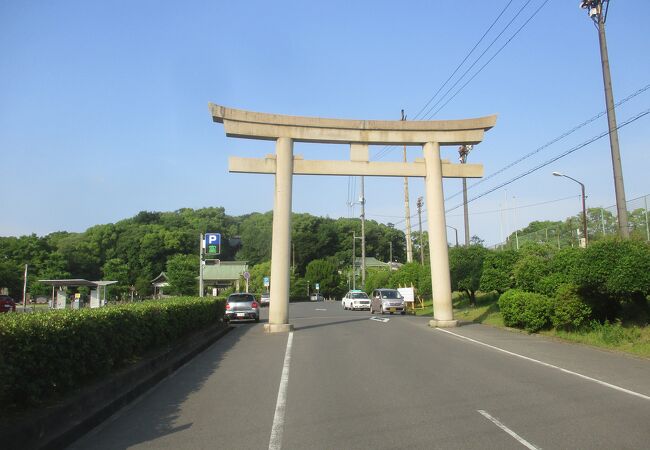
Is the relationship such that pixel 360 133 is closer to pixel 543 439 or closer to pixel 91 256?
pixel 543 439

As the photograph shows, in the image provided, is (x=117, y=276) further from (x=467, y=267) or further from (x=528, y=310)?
(x=528, y=310)

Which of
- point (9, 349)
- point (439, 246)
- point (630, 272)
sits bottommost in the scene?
point (9, 349)

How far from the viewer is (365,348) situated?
50.5 ft

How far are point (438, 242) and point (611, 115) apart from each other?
812cm

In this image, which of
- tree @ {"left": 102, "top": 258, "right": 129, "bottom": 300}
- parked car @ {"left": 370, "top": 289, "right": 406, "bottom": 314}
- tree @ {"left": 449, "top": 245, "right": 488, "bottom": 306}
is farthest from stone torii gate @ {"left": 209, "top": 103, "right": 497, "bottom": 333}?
tree @ {"left": 102, "top": 258, "right": 129, "bottom": 300}

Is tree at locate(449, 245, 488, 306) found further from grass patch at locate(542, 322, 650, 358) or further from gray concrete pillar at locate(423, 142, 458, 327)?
grass patch at locate(542, 322, 650, 358)

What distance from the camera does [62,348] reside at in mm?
6980

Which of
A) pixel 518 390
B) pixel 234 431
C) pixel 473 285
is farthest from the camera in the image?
pixel 473 285

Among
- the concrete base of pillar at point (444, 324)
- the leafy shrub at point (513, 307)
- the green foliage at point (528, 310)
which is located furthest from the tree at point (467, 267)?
the green foliage at point (528, 310)

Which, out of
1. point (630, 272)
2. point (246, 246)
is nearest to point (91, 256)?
point (246, 246)

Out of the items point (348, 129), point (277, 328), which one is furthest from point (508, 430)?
point (348, 129)

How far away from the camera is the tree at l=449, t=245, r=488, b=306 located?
31314 mm

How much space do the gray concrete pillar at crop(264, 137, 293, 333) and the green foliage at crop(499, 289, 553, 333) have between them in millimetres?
8821

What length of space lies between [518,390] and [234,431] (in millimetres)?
5085
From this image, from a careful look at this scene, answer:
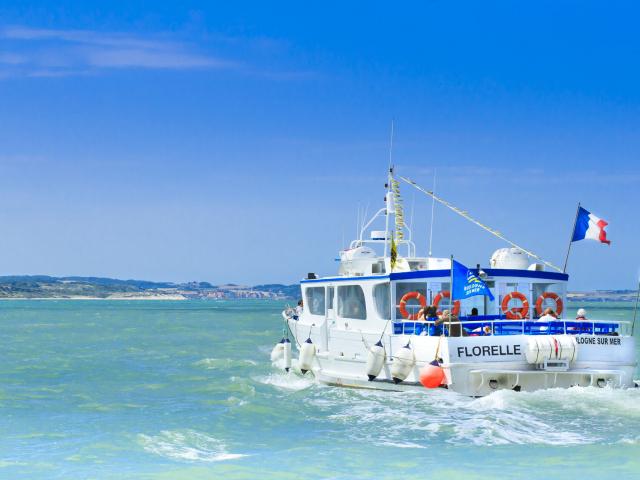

* * *

*What is asked:* Reproduce verbatim the part of the material that opens with the line containing "How much space" and closes at the end of the material, including both ends. Omit the pictures from your answer.

*Output of the task:*
How much space do the gray concrete pillar at crop(264, 137, 293, 333) and the green foliage at crop(499, 289, 553, 333) have between them in millimetres?
8821

What length of space lies between [518,390] and [234,431] (in millimetres)?
5085
From this image, from a careful look at this scene, answer:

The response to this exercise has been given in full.